Piszący te słowa miał przynajmniej to uczucie, że odsuwając od nagrody dzieło tak wysokiej wartości, jak „W mrokach Złotego Pałacu“, niepodobna jednym tchem wypowiedzieć, że inny utwór o wiele niższy tak pod względem idejowym, jak pod względem formy, języka, natchnienia, oryginalności pomysłu i siły twórczej, na nagrodę zasługuje“.
Mimo jednak tej wyróżniającej recenzji p. Krechowieckiego (Gaz. Lw. 5 i 7 maja 1907 r.) — Wydział Kr. nie polecił mego dramatu nawet — do wystawienia!
Niech dzieje się teraz, jako Nike Burzana chce.
Może tę Wizję zasłonią znowu chmury milczeń, lub odpowie mi grad napaści za to, iż biorę obcy temat, że pozuję na Maga, że piszę niezrozumiale — („vox populi“ odczułem istotnie czasem, jako „nux vomica“).
Wertujących prawdę historyczną odsyłam do dzieł Diehla, Schlumbergera, Rambaud, Wasiljewa, Stasiulewicza, Sołowjowa, Bielajewa, Gfrörera, Liutpranda, Krumbachera, kardynała Pitry, Almutenabbiego, Konstantyna Porfyrogenety i innych, przedewszystkiem zaś do życia i mozajek Wschodu.
Lecz proszę, by nie znajdując u mnie Werony nad morzem, nie sądzili, iż wystawiłem gmach tylko Sciencyi. O głębiny ducha ludzkiego, o tajemnicę Jaźni, przejawiającej się w tych świetnych Apokaliptycznych czasach Bizancjum na szczytach jego potęgi, walczę przedewszystkiem, teraz jak i zawsze. Bazilissę Teofanu, poniżoną przez historję do roli wulgarnej pani Steinheil, wyniosłem na wyżyny, raz z powodu własnych kombinacyj historycznych, powtóre tym prawem, które czyni z Poety Mahatmę światów, zamkniętych w kopule jasnowidzącego nieba!
Postacie Światosława i X. Olgi, drogich narodowi rosyjskiemu, malowałem z surowym realizmem i absolutną prawdą dziejową.
Liutprand, biskup niemiecki, wystąpił mi tak jaskrawo na podstawie jego własnej kroniki.
Witeź Żórawjon niechaj nie obraza Polaków, jak Don Kichote nie obrażał Hiszpanów.

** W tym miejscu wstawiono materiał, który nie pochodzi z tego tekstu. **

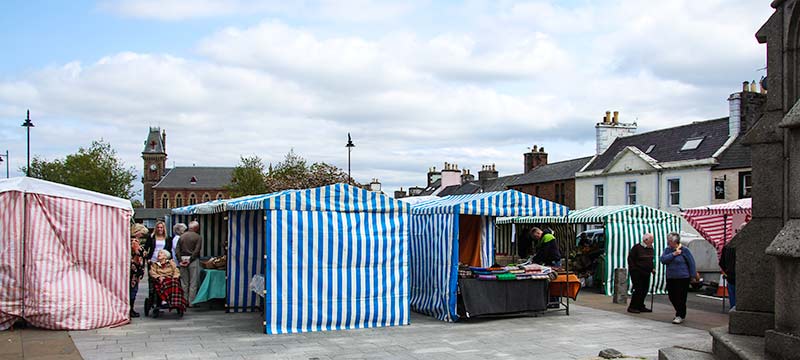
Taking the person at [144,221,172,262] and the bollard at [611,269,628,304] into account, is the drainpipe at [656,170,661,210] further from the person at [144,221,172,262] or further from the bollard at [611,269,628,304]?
the person at [144,221,172,262]

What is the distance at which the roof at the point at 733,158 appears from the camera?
2653 cm

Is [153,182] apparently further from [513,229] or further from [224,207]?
[224,207]

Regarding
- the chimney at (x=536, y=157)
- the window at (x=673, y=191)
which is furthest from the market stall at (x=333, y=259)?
the chimney at (x=536, y=157)

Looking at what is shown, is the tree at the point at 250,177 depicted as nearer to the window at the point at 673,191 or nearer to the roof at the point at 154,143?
the window at the point at 673,191

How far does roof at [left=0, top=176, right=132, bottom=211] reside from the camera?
11219 mm

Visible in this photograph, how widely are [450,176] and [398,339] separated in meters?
45.5

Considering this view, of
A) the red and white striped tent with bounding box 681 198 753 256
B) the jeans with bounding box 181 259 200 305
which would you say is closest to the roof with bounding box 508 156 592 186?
the red and white striped tent with bounding box 681 198 753 256

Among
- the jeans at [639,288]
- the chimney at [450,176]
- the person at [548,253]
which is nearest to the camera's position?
the jeans at [639,288]

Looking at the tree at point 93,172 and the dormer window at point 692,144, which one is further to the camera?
the tree at point 93,172

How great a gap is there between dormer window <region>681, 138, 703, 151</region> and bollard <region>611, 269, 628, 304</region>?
53.1 feet

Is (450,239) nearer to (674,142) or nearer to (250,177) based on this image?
(674,142)

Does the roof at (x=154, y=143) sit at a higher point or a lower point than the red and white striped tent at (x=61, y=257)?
higher

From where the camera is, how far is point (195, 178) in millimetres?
126062

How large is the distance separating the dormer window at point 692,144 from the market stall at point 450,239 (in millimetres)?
18507
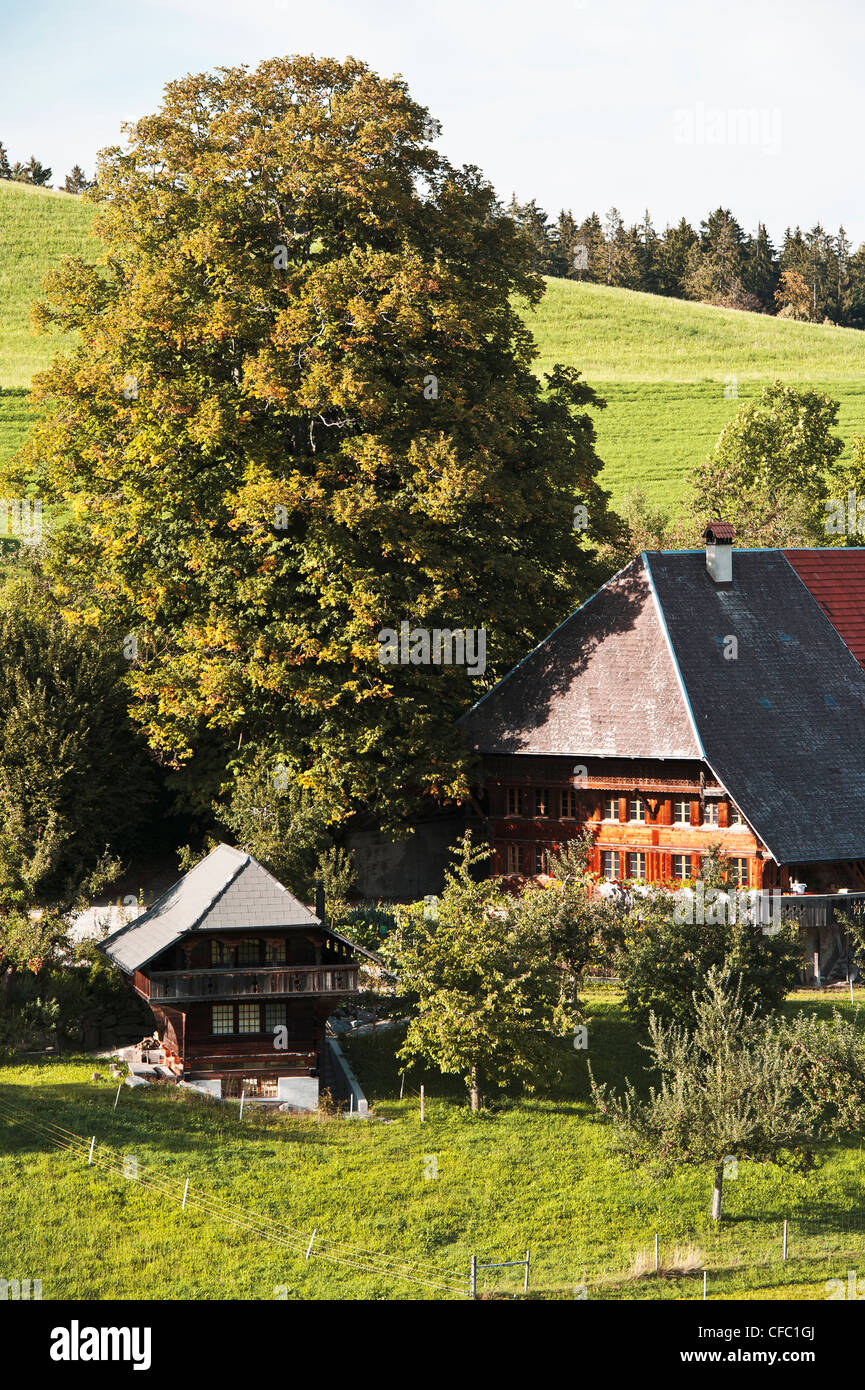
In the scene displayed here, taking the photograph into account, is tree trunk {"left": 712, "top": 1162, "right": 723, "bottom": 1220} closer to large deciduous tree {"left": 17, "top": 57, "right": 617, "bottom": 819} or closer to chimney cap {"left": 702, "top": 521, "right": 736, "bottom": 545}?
large deciduous tree {"left": 17, "top": 57, "right": 617, "bottom": 819}

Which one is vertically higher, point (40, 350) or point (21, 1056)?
point (40, 350)

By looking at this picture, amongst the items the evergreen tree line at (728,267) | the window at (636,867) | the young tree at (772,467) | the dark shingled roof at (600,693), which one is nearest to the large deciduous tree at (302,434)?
the dark shingled roof at (600,693)

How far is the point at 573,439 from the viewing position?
41.2 metres

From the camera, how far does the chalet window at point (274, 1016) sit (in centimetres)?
2800

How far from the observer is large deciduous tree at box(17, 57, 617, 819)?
119ft

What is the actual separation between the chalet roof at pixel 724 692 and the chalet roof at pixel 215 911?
10387mm

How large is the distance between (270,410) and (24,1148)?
19.7m

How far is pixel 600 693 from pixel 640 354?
61.0m

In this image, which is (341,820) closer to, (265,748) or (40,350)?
(265,748)

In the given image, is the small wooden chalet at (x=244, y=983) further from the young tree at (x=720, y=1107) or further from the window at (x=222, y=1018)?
the young tree at (x=720, y=1107)

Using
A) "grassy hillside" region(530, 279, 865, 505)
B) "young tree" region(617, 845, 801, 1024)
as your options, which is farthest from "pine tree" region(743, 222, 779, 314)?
"young tree" region(617, 845, 801, 1024)

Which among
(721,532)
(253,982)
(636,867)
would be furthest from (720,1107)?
(721,532)

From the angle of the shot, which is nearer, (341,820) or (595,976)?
(595,976)

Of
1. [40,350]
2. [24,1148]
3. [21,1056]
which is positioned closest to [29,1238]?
[24,1148]
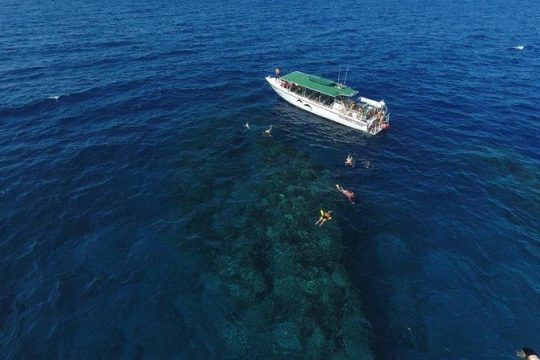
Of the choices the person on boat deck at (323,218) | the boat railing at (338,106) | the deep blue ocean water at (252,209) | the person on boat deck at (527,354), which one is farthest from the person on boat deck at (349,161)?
the person on boat deck at (527,354)

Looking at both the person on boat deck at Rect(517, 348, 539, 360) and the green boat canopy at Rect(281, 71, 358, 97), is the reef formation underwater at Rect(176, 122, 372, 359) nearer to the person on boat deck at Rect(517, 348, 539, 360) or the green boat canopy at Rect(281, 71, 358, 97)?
the person on boat deck at Rect(517, 348, 539, 360)

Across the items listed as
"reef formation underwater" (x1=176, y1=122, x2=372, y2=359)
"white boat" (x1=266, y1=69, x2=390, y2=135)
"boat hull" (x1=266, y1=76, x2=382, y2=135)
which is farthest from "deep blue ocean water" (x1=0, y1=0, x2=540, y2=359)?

Jest to wyobraziciel tego nienawistnego mi sentymentalnego idealizmu, tego frazesiku, jaki uchodzi u nas za poezję, ba, za proroctwa!
Trudniejsze wyrażenia, i opisy charakterystyczne dla bizantyjskiej kultury, znajdą swój komentarz na końcu książki.
Wyjątkowym, którzy zechcą przemódz, może dość spadziste turnie tego dramatu, ofiarowuję kwiat myśli pewnego Poety perskiego; kwiat ów umieszczam tu nad Kaukazem duchowym skrzydlatej Bazilissy Teofanu: „Za skarby obu światów nie oddam jednej chwili marzenia mego, płonę jak gwiazda, znam cenę bólu iskry niebiańskiej“.